Source excerpt:
***
Pete Warden has managed to gather a lot of data from public Facebook profiles and this has been making the rounds of the blogosphere, especially since he is generously going to make the data available to researchers.
Sarah and I had a lengthy discussion about his data collection methods because we were trying to figure out just how much information he could have collected from public FB profiles. We randomly went through profiles of people we didn’t know just to see what could be found on those pages. Very often, it wasn’t a lot: the person’s name, a photo, pages (I’m guessing those are fan pages) and friends. Not even the city where they were living was listed. Of course, this method has its limits: we picked a very few samples and made our way through friends’ lists in order to move from person to person. Perhaps a different sample would have given us completely different results.
On the other hand, poking around in FB’s privacy settings, we came across these paragraphs:
When your friend visits a Facebook-enhanced application or website, they may want to share certain information to make the experience more social. For example, a greeting card application may use your birthday information to prompt your friend to send a card.If your friend uses an application that you do not use, you can control what types of information the application can access. Please note that applications will always be able to access your publicly available information (Name, Profile Picture, Gender, Current City, Networks, Friend List, and Pages) and information that is visible to Everyone.
In case you’re wondering, you can find this under Privacy Settings > Applications and Websites.
So maybe Pete was able to collect his data that way, which would explain how he could establish maps of relationships in the US.
The reason I’m writing about this, though, is more than just a question of methodology. It’s how people are taking his results and blatantly applying it to the population as a whole. That is just wrong.
***
Stored data:
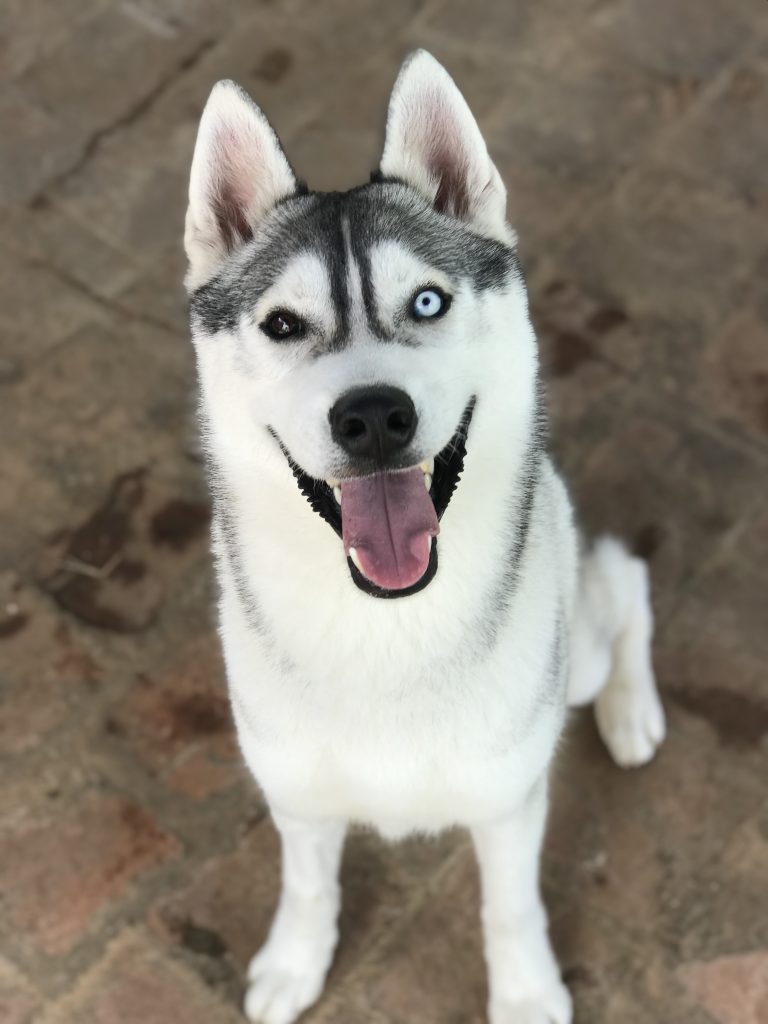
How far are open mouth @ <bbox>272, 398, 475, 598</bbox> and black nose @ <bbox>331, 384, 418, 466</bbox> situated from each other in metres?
0.12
***
Job: Please copy the passage of the Facebook privacy post above, starting with "Sarah and I" and going on through "completely different results.", word for word.

Full solution:
Sarah and I had a lengthy discussion about his data collection methods because we were trying to figure out just how much information he could have collected from public FB profiles. We randomly went through profiles of people we didn’t know just to see what could be found on those pages. Very often, it wasn’t a lot: the person’s name, a photo, pages (I’m guessing those are fan pages) and friends. Not even the city where they were living was listed. Of course, this method has its limits: we picked a very few samples and made our way through friends’ lists in order to move from person to person. Perhaps a different sample would have given us completely different results.